**** Excerpt ****
It wasn’t too long ago that anyone with a solar array on their rooftop could put power onto the grid and earn credit from the state’s largest electric utility, Xcel Energy.

The large growth in Colorado appeared to be hitting a roadblock in early 2016. Xcel had proposed a grid-use charge for all electricity customers. It’s something businesses that sell and install solar panels say would have discouraged homeowners from entering the market. A large, groundbreaking settlement grew out of the ensuing conflict between the solar industry and Xcel, and this year Colorado customers and solar users will start to see how it affects them.

“We feel like it was a really important step that we could sit down and negotiate a very complex and large settlement with the utility,” said Rebecca Cantwell, executive director of the Colorado Solar Energy Industries Association.

The growing tensions stem from a reality for many utilities, not just Xcel. As more rooftop customers add solar, utility bills are doing down. Companies like Xcel say they need to find additional ways to cover the costs of maintaining the electric grid, an essential system. In 2015, the 25,000 rooftop solar arrays owned by Xcel customers cut revenue by nearly $10 million.
**** Data excerpt ****
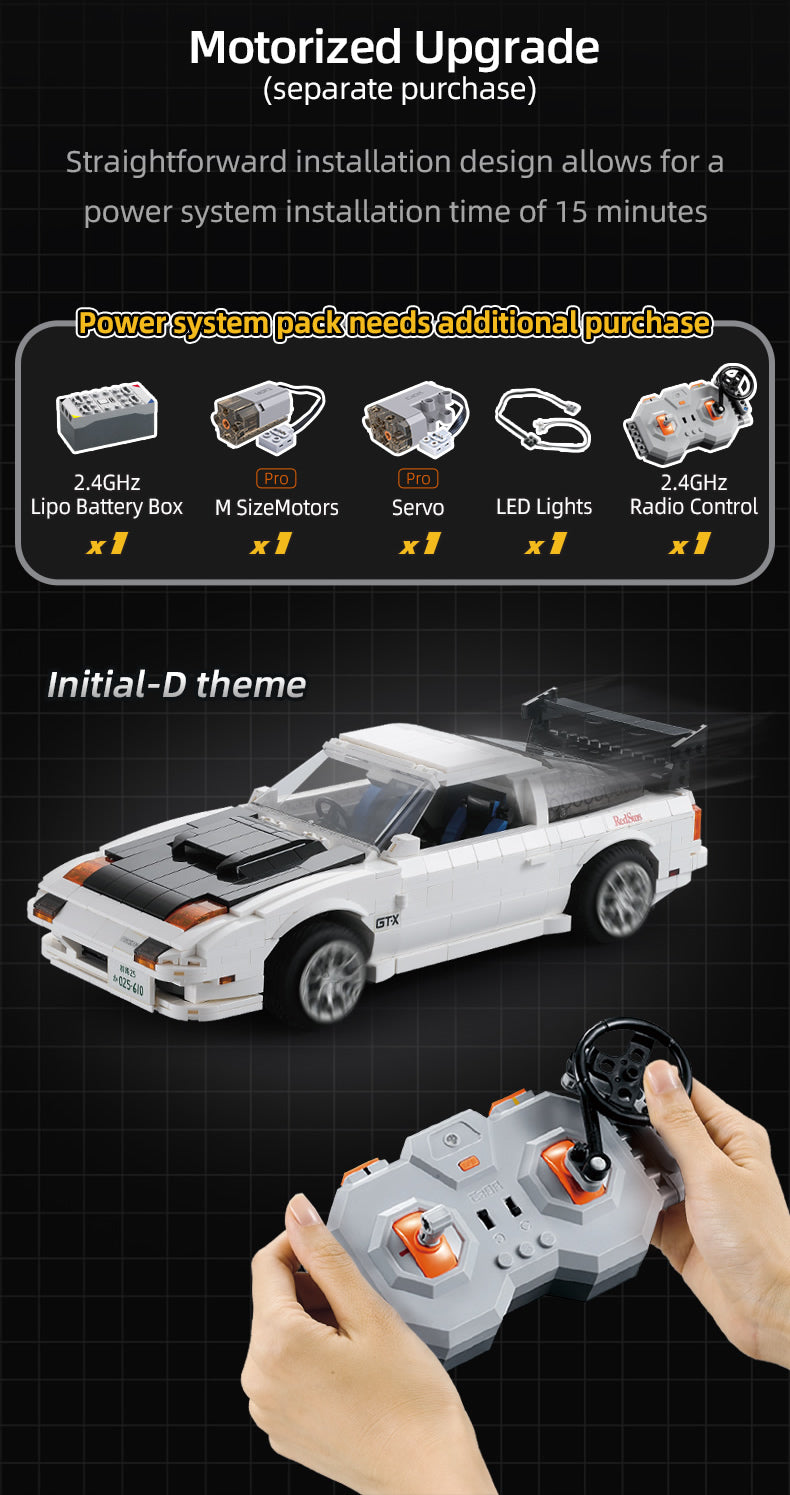 Initial D & Mazda Official Licensed RX-7 FC3S | CaDA C61022W – Doublee_CaDA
****
Exercises:
(a) In the Colorado rooftop solar article, what position does Rebecca Cantwell hold?
(b) Condense the paragraph of the Colorado rooftop solar article that begins "The large growth in Colorado" into a short bulleted list that keeps its main facts.
(c) Carry on the Colorado rooftop solar article from the point where it stops.

Answers for the tasks:
(a) She is executive director of the Colorado Solar Energy Industries Association.

(b)
- In early 2016, Colorado's large solar growth appeared to be hitting a roadblock.
- Xcel had proposed a grid-use charge for all electricity customers.
- Businesses that sell and install solar panels say the charge would have discouraged homeowners from entering the market.
- The conflict between the solar industry and Xcel produced a large, groundbreaking settlement.
- This year, Colorado customers and solar users will start to see how the settlement affects them.

(c)
One solution could emerge from two new rates Xcel will test in a Colorado pilot program.

“Certainty is key,” said Alice Jackson, who oversees strategic initiatives for Xcel Energy in Colorado. “We’re not against solar options. We’re not against our customers having different choices. What we have to make sure, and what we feel our responsibility, is to make sure that that when those personal choices made, they don’t cost their neighbors money.”

A Growing Dilemma

If you want to see just how bad the wars between utilities and solar companies can get, take a trip to Nevada.

In 2015, Nevada utilities cut back the credits they offered to their solar customers. Customers were unhappy with the change. The decision shut down companies, and slowed down solar industry growth in Nevada. The backlash was so strong, parts of the decision have been reversed.

The problem Nevada was trying to solve is the same one in Colorado: more customers want to make their own energy.

Xcel customers Lance Wright and K.K. DuVivier in Denver have two sets of solar panels, a battery back-up, and an electric car. They even custom designed their Denver home to use passive house building principles for maximum energy efficiency.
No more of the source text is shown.